Atteggiamento perlomeno sciocco, tra l’altro, al giorno d’oggi, nell’era dei social. Se i grandi giornali fanno poche migliaia di lettori e la TV generalista alcuni milioni, i social stanno nel mezzo con centinaia di migliaia di passaparola. Perciò certe opinioni si diffondono lo stesso. Allora perché lo si fa? Per non sposarle? Ma se non si vogliono sposare le opinioni dei figli di Paolo Borsellino (per altro surrogate da molteplici fatti) questo vuol dire volere stare ancora oggi il più possibile alla larga dai figli stessi di Paolo Borsellino. Ancor più stridente è farlo nel momento in cui se ne celebra il padre. E invece loro, i figli, scelgono il silenzio per tutelarne la memoria. Non so se ci si rende conto pienamente di un simile cortocircuito.
Si vuole stare lontani dal dolore dei figli perché tutti sappiamo che dopo quello inflitto loro da una strage annunciata e che si poteva evitare, dopo la mutilazione per la perdita del padre, gli sono stati imposti anche altri tre decenni di depistaggi, insulti, tradimenti, bugie, calunnie, isolamento, sorveglianza speciale, minacce sotto forma di consigli, insinuazioni, veleni. E, seppur distribuita nelle giuste proporzioni, di questo ci portiamo tutti una parte di colpa.
Lucia mi ha raccontato, e l’ho scritto nel libro, il clima di ostilità che caratterizzò il convegno svoltosi a Palermo prima delle stragi, quando Tony Gentile scattò la famosa foto di Falcone e Borsellino. Lei, che vi aveva accompagnato Francesca Morvillo, ne rimase sconvolta e lo confessò a suo padre. Che ne sofferse altrettanto. Si potrebbe anche fare una rilettura inconsueta della partecipazione di popolo all’ultimo discorso pubblico di Borsellino a Casa Professa, in relazione ai contesti, anche sociali, in cui sono maturate le stragi siciliane. E sul perché quella di via D’Amelio, pure “annunciata”, non venne fermata. Capisco quanto possa essere scomodo o doloroso tutto questo, ma tanto gli storici di domani lo faranno.
Questa storia, ormai è acclarato, non riguarda solo “tre orfanelli”. Questa storia ci riguarda tutti come italiani.
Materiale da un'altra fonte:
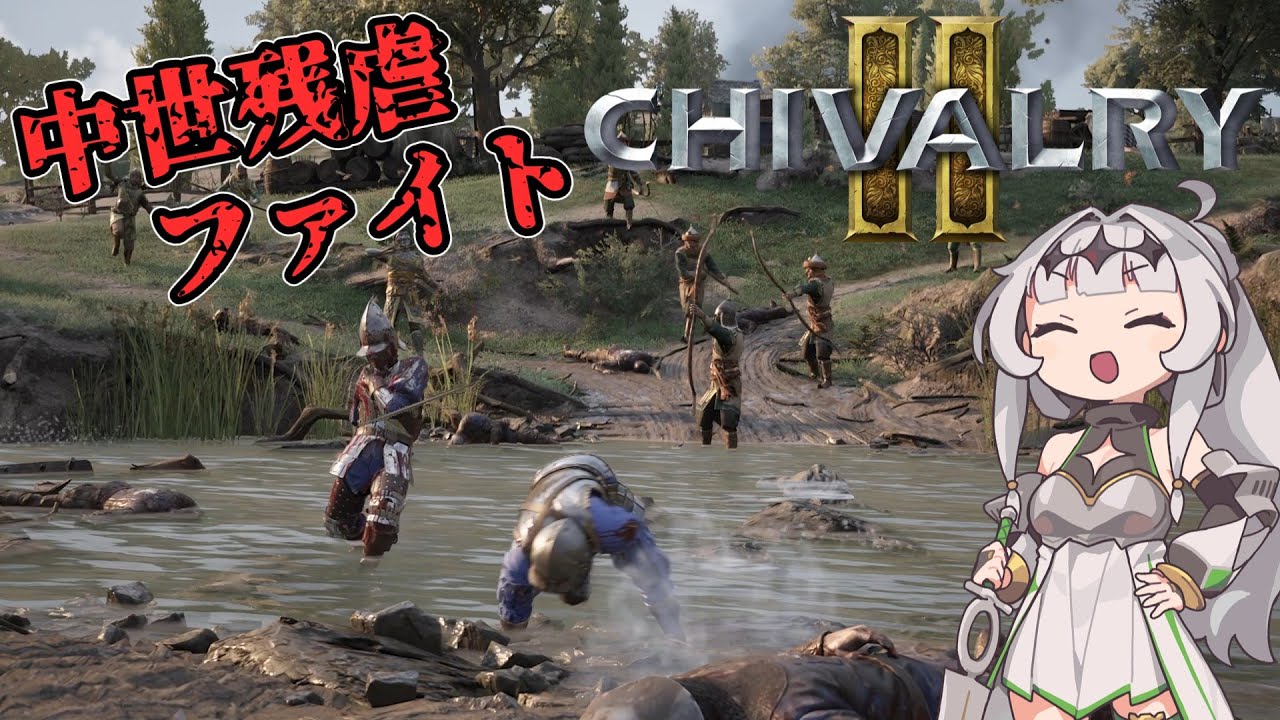 【Chivalry2】中世残虐騎士クロワちゃん
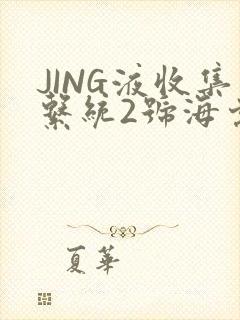 JING液收集系统2号海棠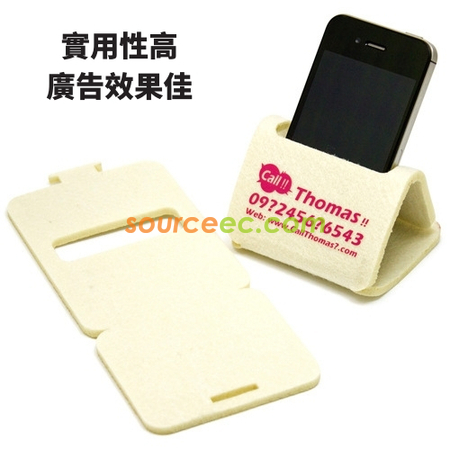 礼品订购毛毡手机支架广告
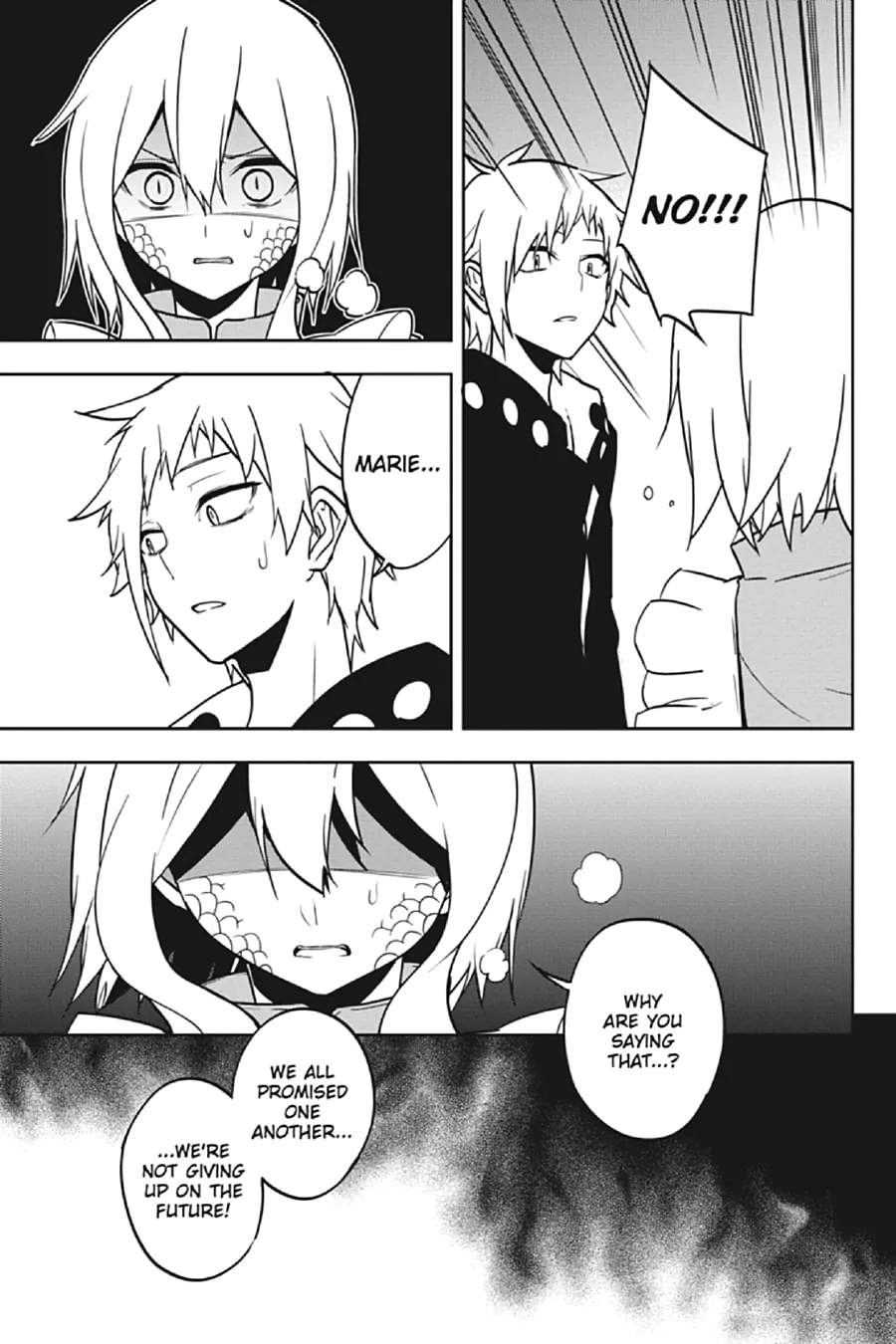 Read Kagerou Daze chapter 67 image 6 on Lezhin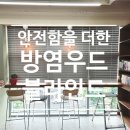 이원보건지소 네이버블로그
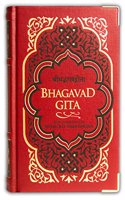 Original Bhagavad Gita - The Ultimate Millennial Edition - With Clear and Concise Commentary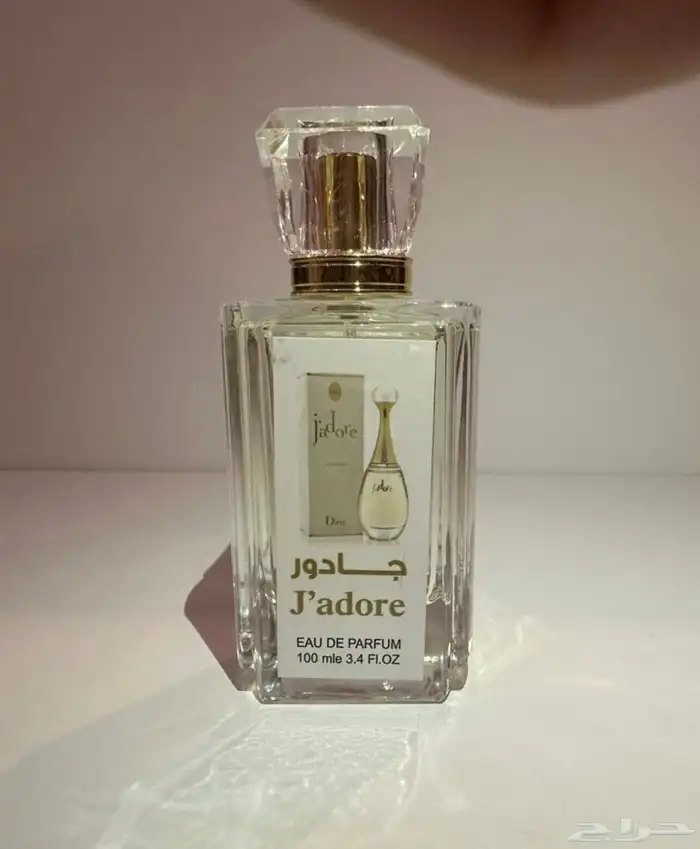 عطور تركيب مستوحاه من ماركات عالمية 5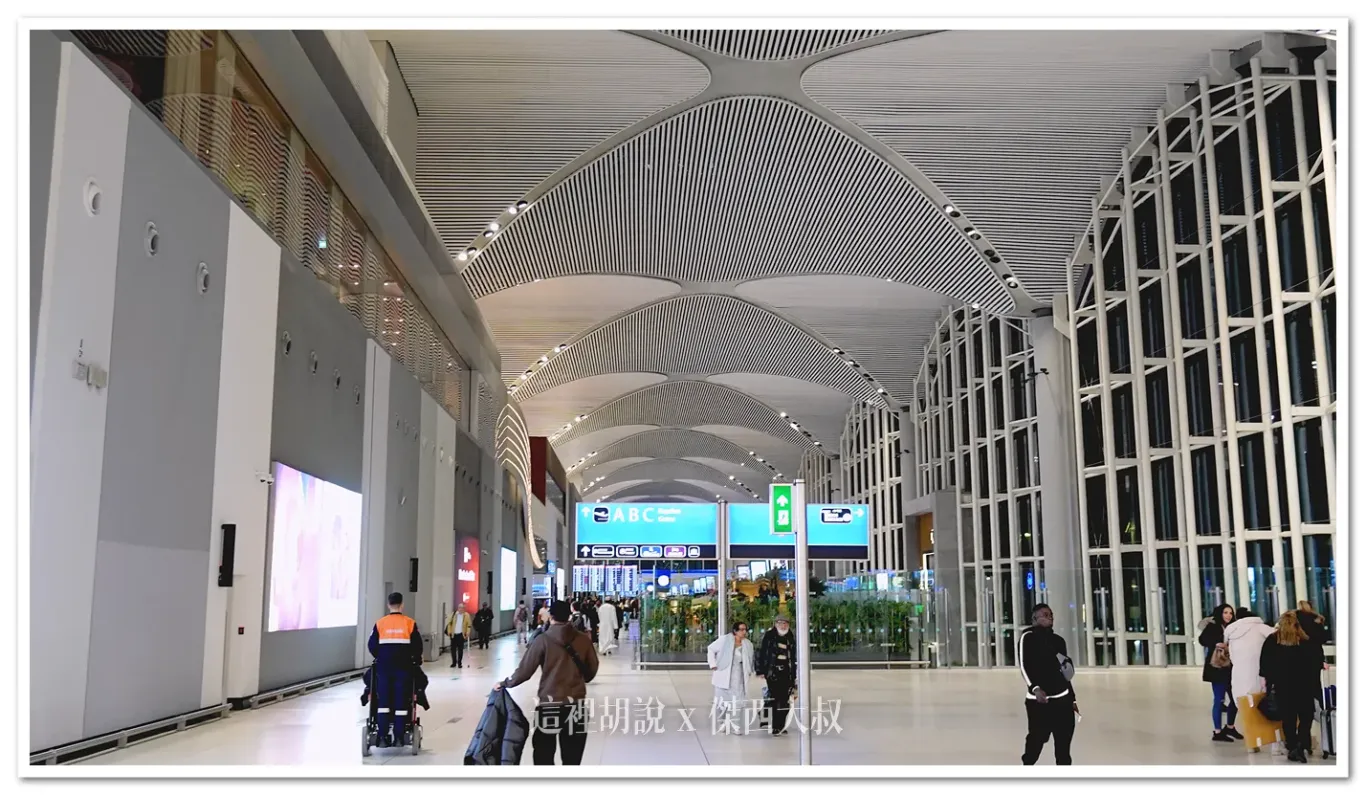 BUSINESS CLASS,CLASS C,IST,伊斯坦堡免稅店,伊斯坦堡機場 免稅店,伊斯坦堡機場 轉機,伊斯坦堡機場免稅店營業時間,伊斯坦堡機場地圖,伊斯坦堡機場必買,伊斯坦堡機場攻略,伊斯坦堡機場精品,伊斯坦堡機場轉機,伊斯坦堡機場轉機攻略,伊斯坦布尔机场攻略,傑西飛行記錄,土耳其,土耳其免稅店,土耳其機場,土耳其機場 轉機,土耳其機場免稅,土耳其機場免稅店,土耳其機場地圖,土耳其航空,機場,機場地圖,機場懶人包 BUSINESS CLASS,CLASS C,IST,伊斯坦堡免稅店,伊斯坦堡機場 免稅店,伊斯坦堡機場 轉機,伊斯坦堡機場免稅店營業時間,伊斯坦堡機場地圖,伊斯坦堡機場必買,伊斯坦堡機場攻略,伊斯坦堡機場精品,伊斯坦堡機場轉機,伊斯坦堡機場轉機攻略,伊斯坦布尔机场攻略,傑西飛行記錄,土耳其,土耳其免稅店,土耳其機場,土耳其機場 轉機,土耳其機場免稅,土耳其機場免稅店,土耳其機場地圖,土耳其航空,機場,機場地圖,機場懶人包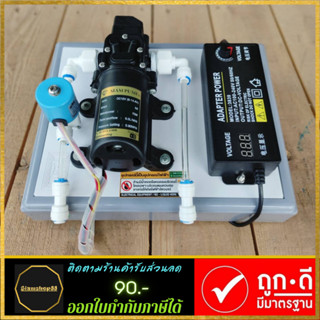 ชุดพ่นละอองหมอก ลดฝุ่น ลดอุณหภูมิ ลดน้ำต้นไม้ ปั้มdc 12v. ปรับวอลุ่มเเรงดันได้ พร้อมใช้งาน ติดตั้งง่ายๆได้ด้วยตัวเอง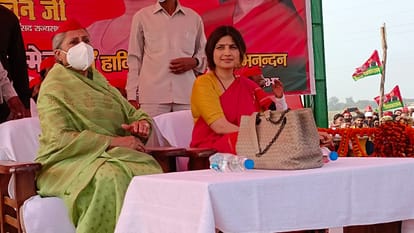 UP assembly election 2022  Jaya Bachchan and dimple yadav rally in jaunpur both called bhabhu herself said overthrow BJP government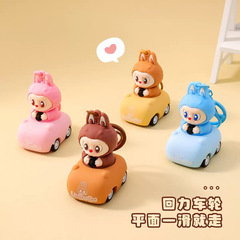 クリエイティブかわいいラブブリトロリーキーホルダー漫画人形おもちゃペンダントギフト装飾品子供の装飾品卸売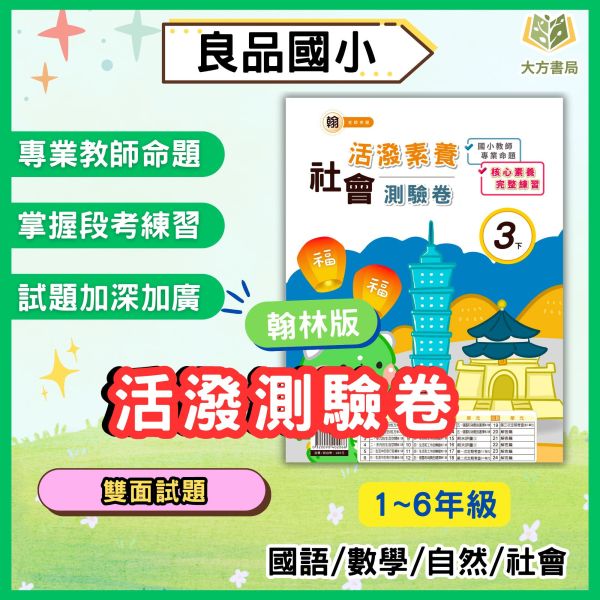 考前刷題首選 良品國小【活潑素養測驗卷】國小測驗卷 適用翰林 114下 國小1~6年級｜國語/數學/自然/社會｜附解答+雙面試題｜ 114下, 良品, 測驗卷, 活潑測驗卷, 素養測驗卷, 國小測驗卷, 翰林版, 國語, 數學, 自然, 社會, 附解答, 雙面試題, 可撕式, 考前複習, 模擬考卷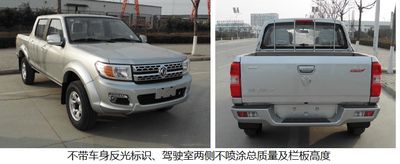 Dongfeng  ZN1033UCNE Dual fuel multi-purpose truck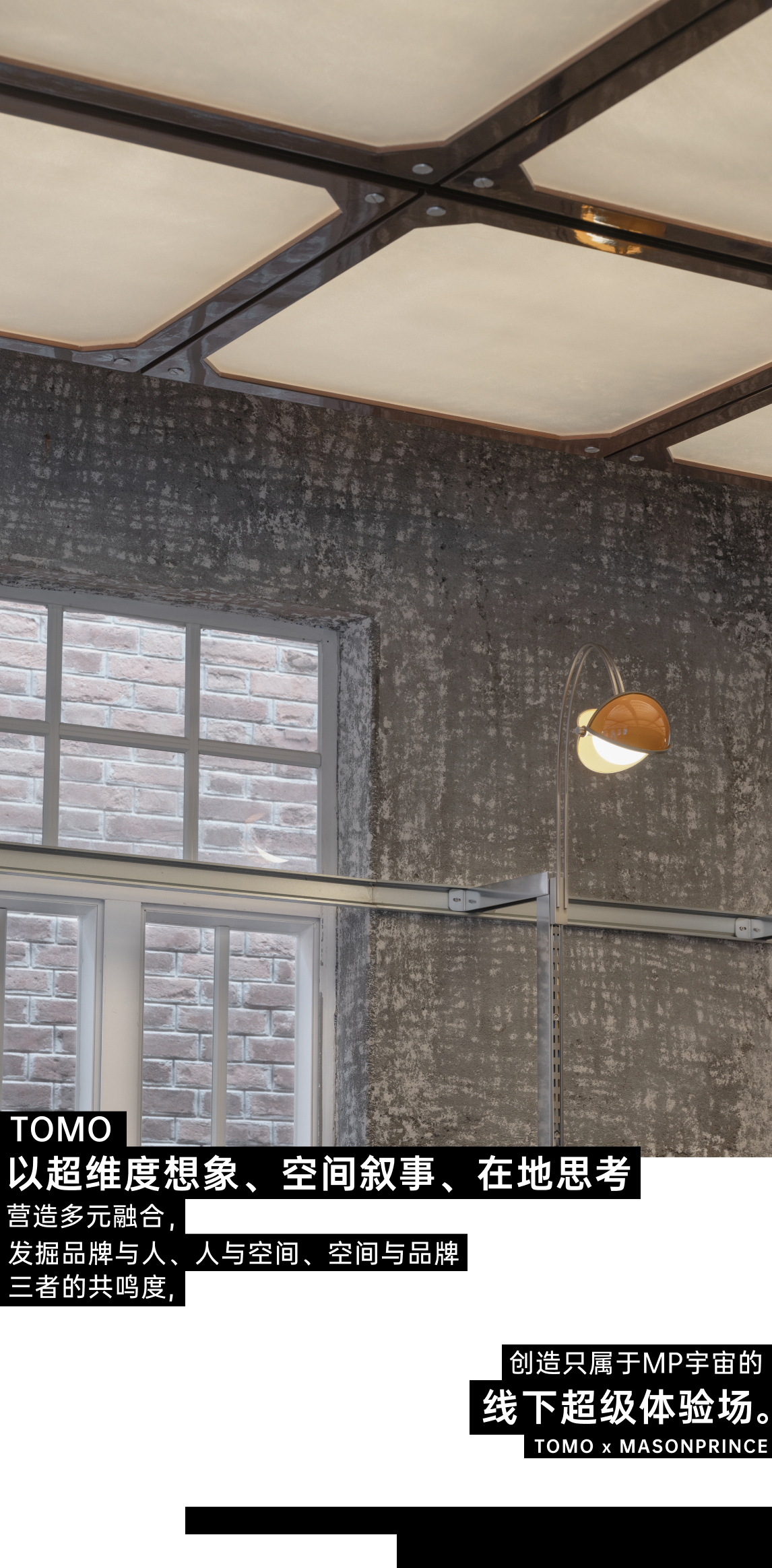 MASONPRINCE 零售空间丨中国广州丨TOMO 東木筑造-165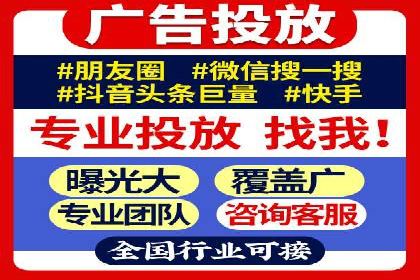 SEM推广案例：电商流量提升策略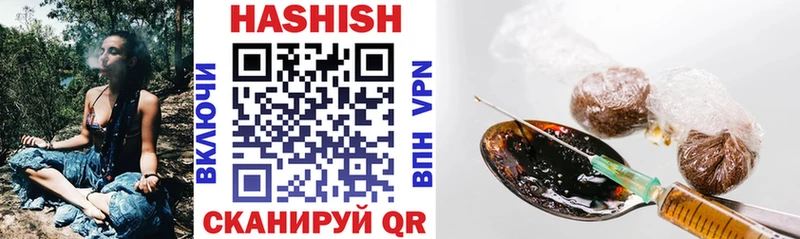ГАШИШ хэш Череповец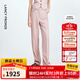 朗姿純羊毛通勤西服/褲子/馬夾高級感西裝氣質(zhì)百搭2025年秋季新款 霧霾粉色西褲 XL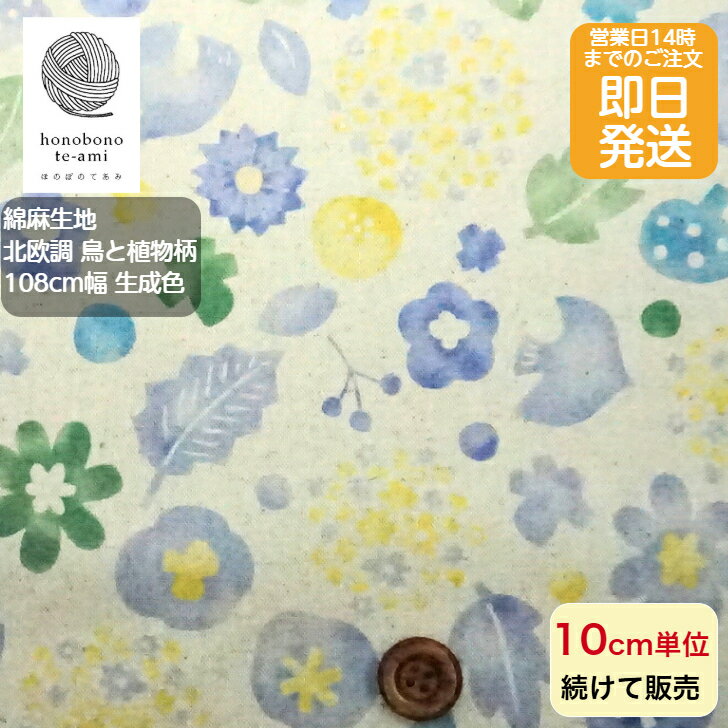 乐天商城 - 【クーポンでお得】【14時まで即日発送(日祝除く)】北欧風 綿麻 キャンバス 鳥と植物柄 生成(カス入)地色 小鳥やお花木の実が並んだおしゃれな生地 コットンリネン 布 生地 北欧風　北欧調 綿80％麻20％ 即日発送可 メール便発送可能売れ筋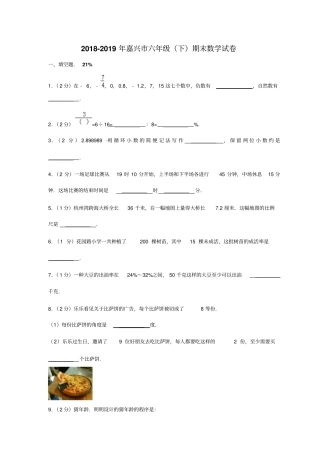 浙江嘉兴小学数学六年级下册期末试卷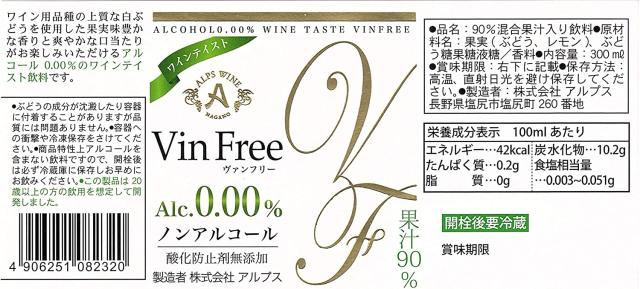 アルプス ヴァンフリー 白 300ml 瓶 24本_1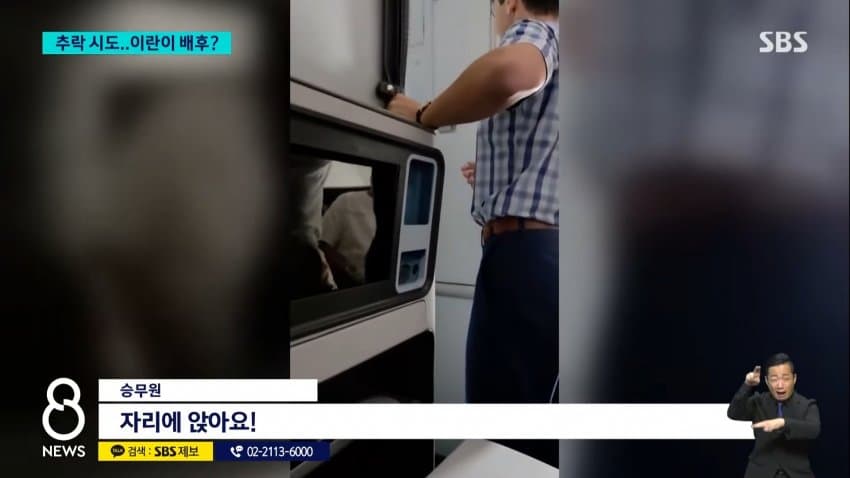 채널a) "여객기 흉기테러 배후에 이란 가능성" (16)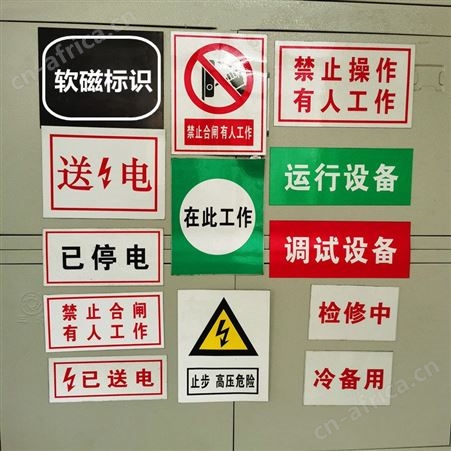 悦明电力安全标识牌 铝反光标示牌 不锈钢腐蚀牌杆号牌搪瓷警示牌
A prescindere dalle nostre categorie di appartenenza. Siate voi putiari o professoroni, la storia di Paolo Borsellino ci tocca tutti da vicino.
Non volere nemmeno ascoltare le ragioni dei figli di Paolo Borsellino, non dare loro voce, preferire a loro e al loro rappresentante legale e familiare i più gestibili soloni, comici e tromboni adusi al professionismo mediatico, è semplicemente diventato – a questo punto – l’ultimo, estremo atto del depistaggio della verità su via D’Amelio.